Collected data entries

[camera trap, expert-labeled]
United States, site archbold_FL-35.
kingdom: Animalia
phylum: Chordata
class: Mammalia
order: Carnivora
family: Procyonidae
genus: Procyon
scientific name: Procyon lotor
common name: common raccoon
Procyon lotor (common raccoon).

* [Exercise]: Print all the records precisely.

* [Solution to the problem]:
[camera trap, expert-labeled]
United States, site archbold_FL-35.
kingdom: Animalia
phylum: Chordata
class: Mammalia
order: Carnivora
family: Procyonidae
genus: Procyon
scientific name: Procyon lotor
common name: common raccoon
Procyon lotor (common raccoon).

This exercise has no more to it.